◆ What the task requires
Rewrite all of the entries below, replacing "farthest" with "most distant" everywhere it appears and leaving everything else unchanged. Leave the pictures out of your answer.

** START OF Dataset **

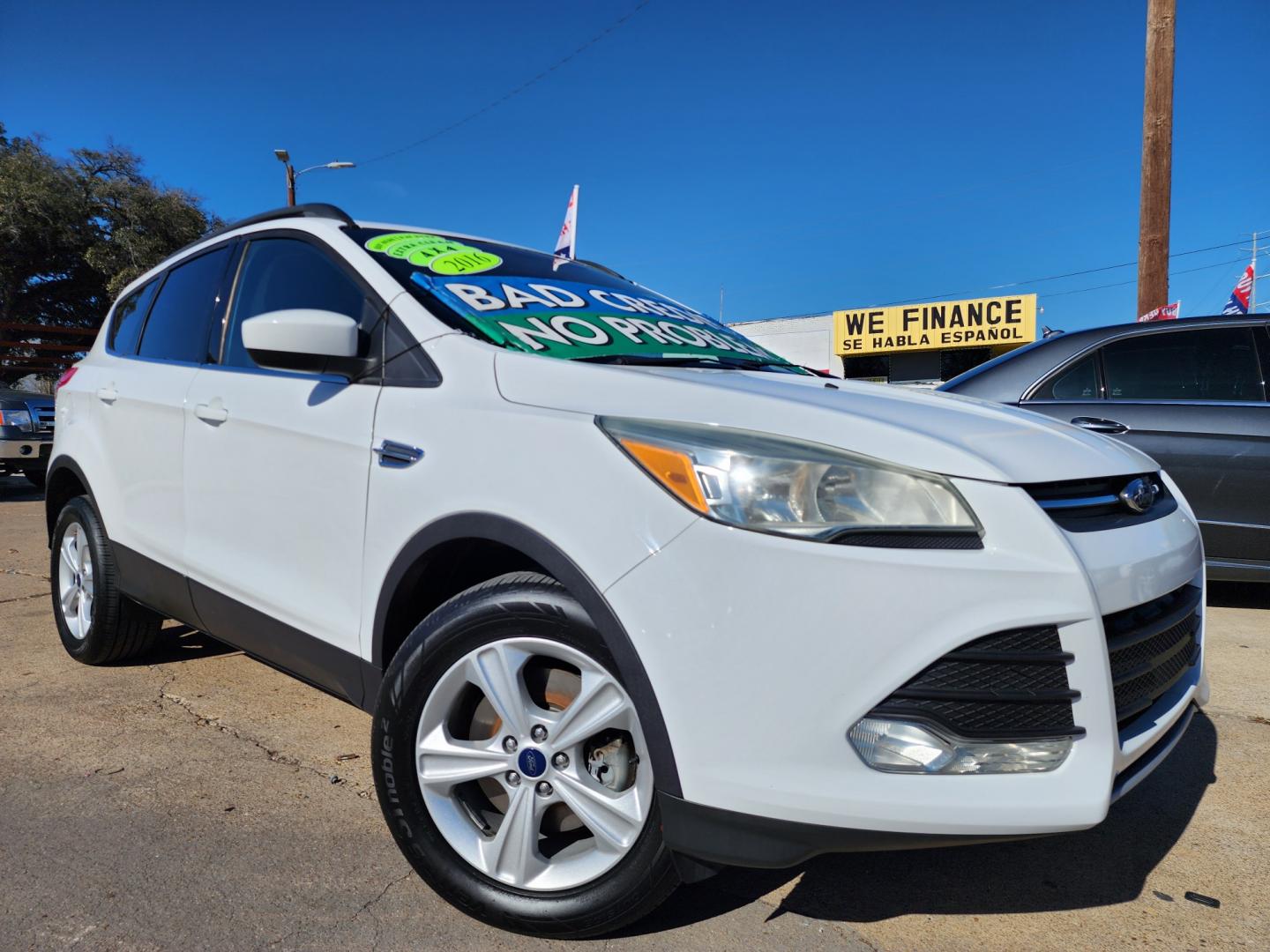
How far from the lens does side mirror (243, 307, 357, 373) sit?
2023 millimetres

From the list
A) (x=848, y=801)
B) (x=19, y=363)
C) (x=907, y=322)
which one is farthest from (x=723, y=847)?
(x=907, y=322)

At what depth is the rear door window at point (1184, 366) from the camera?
4250mm

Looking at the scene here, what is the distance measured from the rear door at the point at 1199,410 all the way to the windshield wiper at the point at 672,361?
87.3 inches

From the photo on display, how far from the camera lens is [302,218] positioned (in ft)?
8.67

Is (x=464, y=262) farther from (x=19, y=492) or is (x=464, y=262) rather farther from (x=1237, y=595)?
(x=19, y=492)

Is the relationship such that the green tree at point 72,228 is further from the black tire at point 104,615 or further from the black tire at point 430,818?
the black tire at point 430,818

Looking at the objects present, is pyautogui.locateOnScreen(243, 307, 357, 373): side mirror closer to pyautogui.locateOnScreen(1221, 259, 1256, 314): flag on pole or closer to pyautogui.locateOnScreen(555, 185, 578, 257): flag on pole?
pyautogui.locateOnScreen(555, 185, 578, 257): flag on pole

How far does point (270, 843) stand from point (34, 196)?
2236 centimetres

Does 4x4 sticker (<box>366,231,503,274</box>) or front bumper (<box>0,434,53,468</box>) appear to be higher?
4x4 sticker (<box>366,231,503,274</box>)

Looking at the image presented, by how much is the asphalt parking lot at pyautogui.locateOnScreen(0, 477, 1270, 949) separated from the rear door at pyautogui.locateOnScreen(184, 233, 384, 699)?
15.5 inches

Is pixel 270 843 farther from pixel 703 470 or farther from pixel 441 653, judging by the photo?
pixel 703 470

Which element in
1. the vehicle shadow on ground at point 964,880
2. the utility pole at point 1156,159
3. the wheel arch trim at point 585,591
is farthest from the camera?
the utility pole at point 1156,159

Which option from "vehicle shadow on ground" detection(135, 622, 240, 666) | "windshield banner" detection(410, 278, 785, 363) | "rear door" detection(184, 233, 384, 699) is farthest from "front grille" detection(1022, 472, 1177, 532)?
"vehicle shadow on ground" detection(135, 622, 240, 666)

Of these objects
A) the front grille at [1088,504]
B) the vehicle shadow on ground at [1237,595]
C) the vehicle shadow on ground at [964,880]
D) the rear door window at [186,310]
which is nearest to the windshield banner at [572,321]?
the front grille at [1088,504]
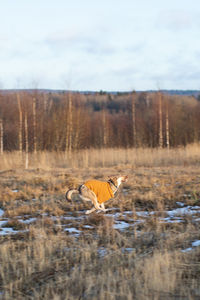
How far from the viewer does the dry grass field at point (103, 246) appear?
12.6 ft

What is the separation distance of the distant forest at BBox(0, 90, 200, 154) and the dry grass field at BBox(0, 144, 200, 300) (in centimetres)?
1198

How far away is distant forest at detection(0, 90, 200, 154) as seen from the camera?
21250mm

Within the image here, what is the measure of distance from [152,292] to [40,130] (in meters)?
20.7

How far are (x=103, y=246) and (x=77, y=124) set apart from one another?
63.5ft

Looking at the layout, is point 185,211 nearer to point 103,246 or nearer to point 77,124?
point 103,246

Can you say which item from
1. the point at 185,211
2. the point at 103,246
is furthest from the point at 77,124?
the point at 103,246

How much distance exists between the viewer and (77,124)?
79.3 ft

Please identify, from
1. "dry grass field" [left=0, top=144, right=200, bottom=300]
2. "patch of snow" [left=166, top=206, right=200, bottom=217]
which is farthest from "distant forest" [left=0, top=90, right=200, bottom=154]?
"patch of snow" [left=166, top=206, right=200, bottom=217]

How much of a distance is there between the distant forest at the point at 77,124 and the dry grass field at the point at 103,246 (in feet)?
39.3

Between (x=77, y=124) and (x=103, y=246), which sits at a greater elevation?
(x=77, y=124)

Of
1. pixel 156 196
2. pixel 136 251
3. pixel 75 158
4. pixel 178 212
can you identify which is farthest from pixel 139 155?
pixel 136 251

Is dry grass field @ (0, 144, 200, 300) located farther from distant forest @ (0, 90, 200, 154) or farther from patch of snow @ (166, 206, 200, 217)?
distant forest @ (0, 90, 200, 154)

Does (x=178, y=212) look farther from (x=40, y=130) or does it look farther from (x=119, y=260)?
(x=40, y=130)

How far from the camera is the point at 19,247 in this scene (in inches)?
206
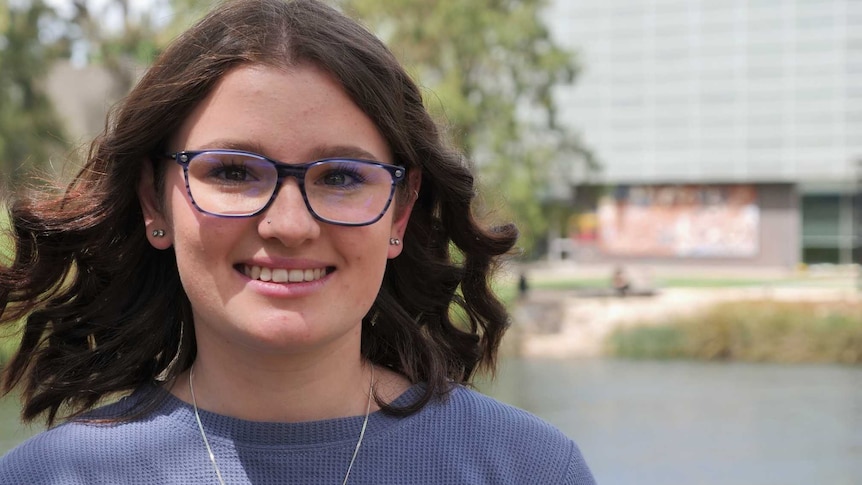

** END OF Dataset **

◆ Written solution
How far from the lens does side mirror (243, 307, 357, 373) sit?
2023 millimetres

From the list
A) (x=848, y=801)
B) (x=19, y=363)
C) (x=907, y=322)
which one is most distant from (x=723, y=847)?
(x=907, y=322)

At what depth is the rear door window at point (1184, 366) from the camera?
4250mm

Looking at the scene here, what is the distance measured from the rear door at the point at 1199,410 all the way to the windshield wiper at the point at 672,361?
87.3 inches

From the photo on display, how far from the camera lens is [302,218] positioned (in ft)?
8.67

Is (x=464, y=262) farther from (x=19, y=492) or is (x=464, y=262) rather farther from (x=1237, y=595)?
(x=19, y=492)

Is the relationship such that the green tree at point 72,228 is further from the black tire at point 104,615 or further from the black tire at point 430,818?
the black tire at point 430,818

Looking at the objects present, is pyautogui.locateOnScreen(243, 307, 357, 373): side mirror closer to pyautogui.locateOnScreen(1221, 259, 1256, 314): flag on pole or closer to pyautogui.locateOnScreen(555, 185, 578, 257): flag on pole?
pyautogui.locateOnScreen(555, 185, 578, 257): flag on pole

How far does point (270, 843) stand from point (34, 196)?
2236 centimetres

Does 4x4 sticker (<box>366,231,503,274</box>) or front bumper (<box>0,434,53,468</box>) appear to be higher?
4x4 sticker (<box>366,231,503,274</box>)

Looking at the image presented, by how much is the asphalt parking lot at pyautogui.locateOnScreen(0, 477, 1270, 949) separated from the rear door at pyautogui.locateOnScreen(184, 233, 384, 699)?
15.5 inches

Is pixel 270 843 farther from pixel 703 470 or farther from pixel 441 653, judging by the photo?
pixel 703 470

Which element in
1. the vehicle shadow on ground at point 964,880
2. the utility pole at point 1156,159
3. the wheel arch trim at point 585,591
is most distant from the camera?
the utility pole at point 1156,159

Which option from "vehicle shadow on ground" detection(135, 622, 240, 666) | "windshield banner" detection(410, 278, 785, 363) | "rear door" detection(184, 233, 384, 699) is most distant from "front grille" detection(1022, 472, 1177, 532)?
"vehicle shadow on ground" detection(135, 622, 240, 666)

Of these objects
A) the front grille at [1088,504]
B) the vehicle shadow on ground at [1237,595]
C) the vehicle shadow on ground at [964,880]
D) the rear door window at [186,310]
which is nearest to the windshield banner at [572,321]?
the front grille at [1088,504]
How far from the viewer does the dry grass field at point (103, 246) appear?
12.6 ft

What is the separation distance of the distant forest at BBox(0, 90, 200, 154) and the dry grass field at BBox(0, 144, 200, 300) (in centimetres)?
1198

How far away is distant forest at detection(0, 90, 200, 154) as seen from the camera?
21250mm

Within the image here, what is the measure of distance from [152,292] to [40,130] (in meters)?
20.7

How far are (x=103, y=246) and (x=77, y=124) set apart from one another?
63.5ft

Looking at the layout, is point 185,211 nearer to point 103,246 or nearer to point 77,124?
point 103,246

Can you say which item from
1. the point at 185,211
2. the point at 103,246
is furthest from the point at 77,124?
the point at 103,246

How much distance exists between the viewer and (77,124)?
79.3 ft

Please identify, from
1. "dry grass field" [left=0, top=144, right=200, bottom=300]
2. "patch of snow" [left=166, top=206, right=200, bottom=217]
which is most distant from "distant forest" [left=0, top=90, right=200, bottom=154]?
"patch of snow" [left=166, top=206, right=200, bottom=217]

How much of a distance is there between the distant forest at the point at 77,124 and the dry grass field at the point at 103,246 (in feet)?
39.3

Between (x=77, y=124) and (x=103, y=246), which sits at a greater elevation?
(x=77, y=124)

Of
1. pixel 156 196
2. pixel 136 251
3. pixel 75 158
4. pixel 178 212
can you identify which is most distant from pixel 139 155?
pixel 136 251

Is dry grass field @ (0, 144, 200, 300) located farther from distant forest @ (0, 90, 200, 154) or farther from patch of snow @ (166, 206, 200, 217)?
distant forest @ (0, 90, 200, 154)

Does (x=178, y=212) look farther from (x=40, y=130) or does it look farther from (x=119, y=260)?
(x=40, y=130)

How far from the camera is the point at 19,247 in this scene (in inches)?
206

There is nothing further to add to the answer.